- Source text:
____
Mining Closed High-Utility Itemsets from a transaction database with utility information using the CHUD Algorithm (SPMF documentation)
This example explains how to run the CHUD algorithm using the SPMF open-source data mining library.
How to run this example?
- If you are using the graphical interface, (1) choose the "CHUD" algorithm, (2) select the input file "DB_utility.txt", (3) set the output file name (e.g. "output.txt") (4) set the minimum utility to 30 and (5) click "Run algorithm".
- If you want to execute this example from the command line,
then execute this command:
java -jar spmf.jar run CHUD DB_utility.txt output.txt 30 in a folder containing spmf.jar and the example input file DB_utility.txt. - If you are using the source code version of SPMF, launch the file "MainTestCHUD.java" in the package ca.pfv.SPMF.tests.
What is CHUD?
____
- Directives:
1. Using the CHUD documentation, answer the following questions:
(a) What minimum utility value is set when running the example through the graphical interface?
(b) Which file is launched in the source code version of SPMF, and in which package is it located?
(c) How is SPMF described?
2. State whether each statement agrees with the CHUD documentation, supporting each answer with a quotation from it:
(a) The command-line example writes its results to a file named output.txt.
(b) In the graphical interface, "output.txt" is selected as the input file.
(c) SPMF is a proprietary library.
3. Return, unchanged, the part of the CHUD documentation that opens with the words containing "How to run this" and closes with "the package ca.pfv.SPMF.tests.".
The rows are not required for any of this work.

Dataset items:
____
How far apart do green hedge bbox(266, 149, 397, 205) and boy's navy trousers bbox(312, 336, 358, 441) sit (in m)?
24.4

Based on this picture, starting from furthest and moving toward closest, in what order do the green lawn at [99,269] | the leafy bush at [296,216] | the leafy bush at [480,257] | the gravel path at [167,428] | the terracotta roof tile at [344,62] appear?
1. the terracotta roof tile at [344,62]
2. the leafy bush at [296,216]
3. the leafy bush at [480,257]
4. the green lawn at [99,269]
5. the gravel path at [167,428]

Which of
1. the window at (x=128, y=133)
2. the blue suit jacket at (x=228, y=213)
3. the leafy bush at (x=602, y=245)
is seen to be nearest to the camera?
____
- Responses to the exercise:
1.
(a) 30
(b) The file "MainTestCHUD.java", in the package ca.pfv.SPMF.tests.
(c) As an open-source data mining library.

2.
(a) Yes: "java -jar spmf.jar run CHUD DB_utility.txt output.txt 30"
(b) No: "select the input file "DB_utility.txt""
(c) No: "the SPMF open-source data mining library"

3.
How to run this example?
- If you are using the graphical interface, (1) choose the "CHUD" algorithm, (2) select the input file "DB_utility.txt", (3) set the output file name (e.g. "output.txt") (4) set the minimum utility to 30 and (5) click "Run algorithm".
- If you want to execute this example from the command line,
then execute this command:
java -jar spmf.jar run CHUD DB_utility.txt output.txt 30 in a folder containing spmf.jar and the example input file DB_utility.txt. - If you are using the source code version of SPMF, launch the file "MainTestCHUD.java" in the package ca.pfv.SPMF.tests.